Search code examples
google-compute-enginekubernetesgcloudfluentdstackdriver

How to setup error reporting in Stackdriver from kubernetes pods?


I'm a bit confused at how to setup error reporting in kubernetes, so errors are visible in Google Cloud Console / Stackdriver "Error Reporting"?

According to documentation https://cloud.google.com/error-reporting/docs/setting-up-on-compute-engine we need to enable fluentd' "forward input plugin" and then send exception data from our apps. I think this approach would have worked if we had setup fluentd ourselves, but it's already pre-installed on every node in a pod that just runs gcr.io/google_containers/fluentd-gcp docker image.

How do we enable forward input on those pods and make sure that http port available to every pod on the nodes?

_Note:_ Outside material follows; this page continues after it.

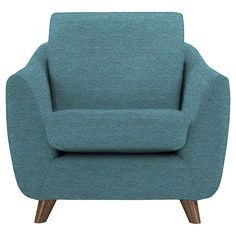 BuyG Plan Vintage The Sixty Seven Armchair, Fleck Blue Online at johnlewis.com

We also need to make sure this config is used by default when we add more nodes to our cluster.

Any help would be appreciated, may be I'm looking at all this from a wrong point?


Solution

  • The basic idea is to start a separate pod that receives structured logs over TCP and forwards it to Cloud Logging, similar to a locally-running fluentd agent. See below for the steps I used.

    (Unfortunately, the logging support that is built into Docker and Kubernetes cannot be used - it just forwards individual lines of text from stdout/stderr as separate log entries which prevents Error Reporting from seeing complete stack traces.)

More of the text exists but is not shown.